Dados divulgados pelo Conselho Nacional de Justiça, através do Senado Federal, revelam um crescimento alarmante no número de ações judiciais relacionadas a crimes contra animais. Em 2025, foram abertos 4.919 casos na Justiça, contra 4.057 registrados em 2024, o que representa um aumento de aproximadamente 21% em apenas um ano.

Quando comparado com os números de 2020, o crescimento é ainda mais dramático, alcançando impressionantes 1.900%. Este levantamento estatístico evidencia a necessidade urgente de medidas mais eficazes para coibir a violência contra os animais em todo o território nacional.

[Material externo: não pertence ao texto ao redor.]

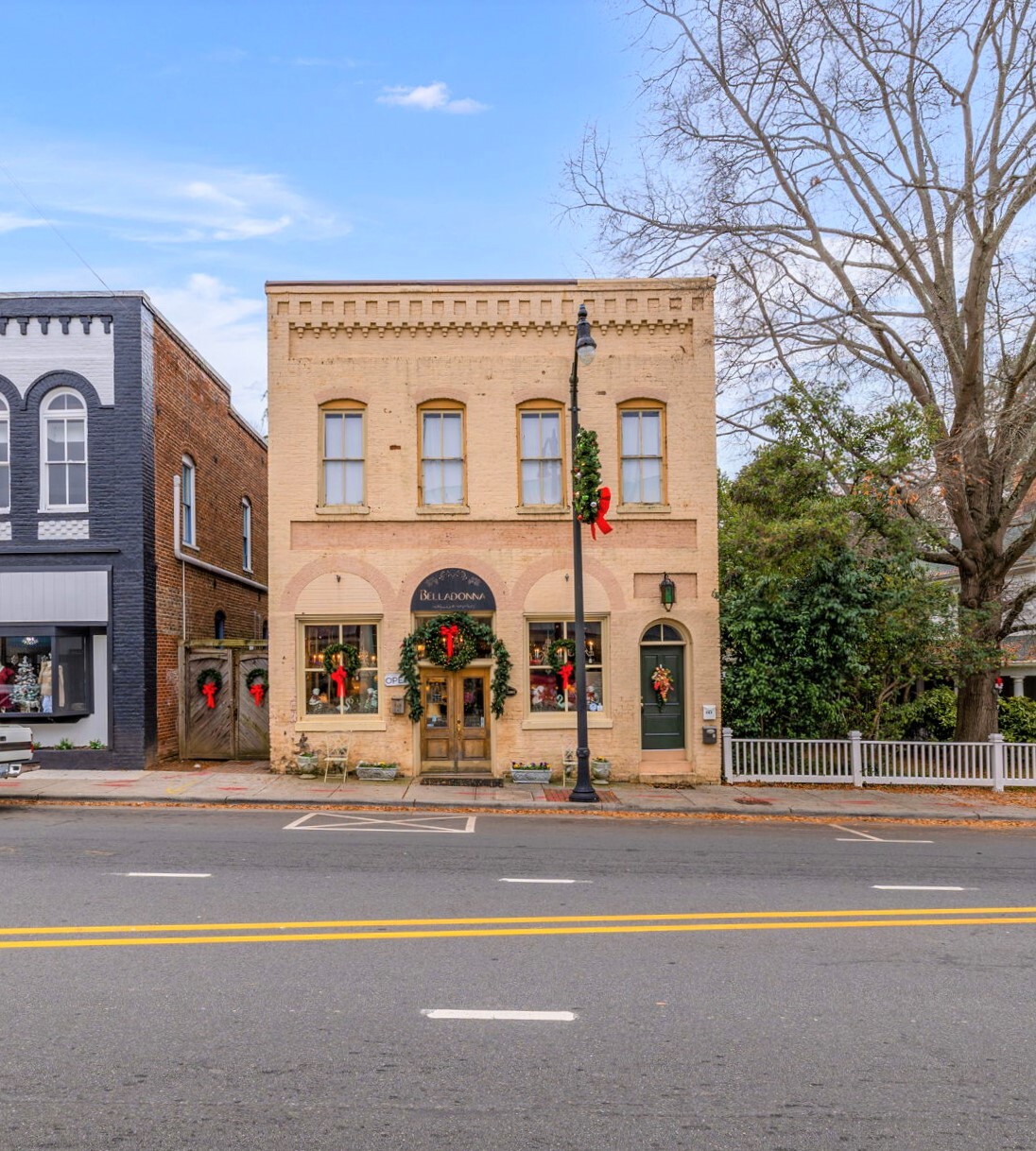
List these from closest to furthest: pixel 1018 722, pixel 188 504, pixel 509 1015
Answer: pixel 509 1015, pixel 188 504, pixel 1018 722

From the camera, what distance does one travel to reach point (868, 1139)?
161 inches

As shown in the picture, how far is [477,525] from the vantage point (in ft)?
55.4

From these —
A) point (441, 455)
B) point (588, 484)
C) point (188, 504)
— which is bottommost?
point (588, 484)

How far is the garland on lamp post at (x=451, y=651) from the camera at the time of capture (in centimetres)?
1630

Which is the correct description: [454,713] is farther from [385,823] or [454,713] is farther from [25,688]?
[25,688]

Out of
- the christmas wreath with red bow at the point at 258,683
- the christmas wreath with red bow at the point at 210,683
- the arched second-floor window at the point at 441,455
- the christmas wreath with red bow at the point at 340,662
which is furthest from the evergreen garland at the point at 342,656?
the christmas wreath with red bow at the point at 210,683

História do cão Orelha e investigação policial

O cão comunitário conhecido como Orelha fazia parte da vida dos moradores da Praia Brava há pelo menos uma década, sendo descrito como "sinônimo de alegria" pela médica veterinária Fernanda Oliveira, que acompanhava regularmente sua saúde. Segundo relatos, o animal era dócil, brincalhão e muito popular entre turistas e residentes locais.

No início de fevereiro, a Polícia Civil de Santa Catarina concluiu as investigações sobre a morte de Orelha e a tentativa de afogamento de outro cachorro chamado Caramelo, ambos ocorridos na mesma região. As apurações identificaram um adolescente como autor das agressões contra Orelha e outros quatro envolvidos no caso de Caramelo.

A polícia classificou as ações como atos infracionais análogos ao crime de maus-tratos e solicitou a internação provisória do adolescente apontado como agressor de Orelha. Durante parte das investigações, o suspeito encontrava-se nos Estados Unidos, o que complicou temporariamente o andamento do processo.

Esta nova legislação representa um marco importante na defesa dos direitos animais no Brasil, estabelecendo parâmetros mais rigorosos para punir aqueles que cometem atos de crueldade contra seres indefesos. A medida também serve como reconhecimento público da importância dos animais comunitários e do vínculo afetivo que estabelecem com as populações locais.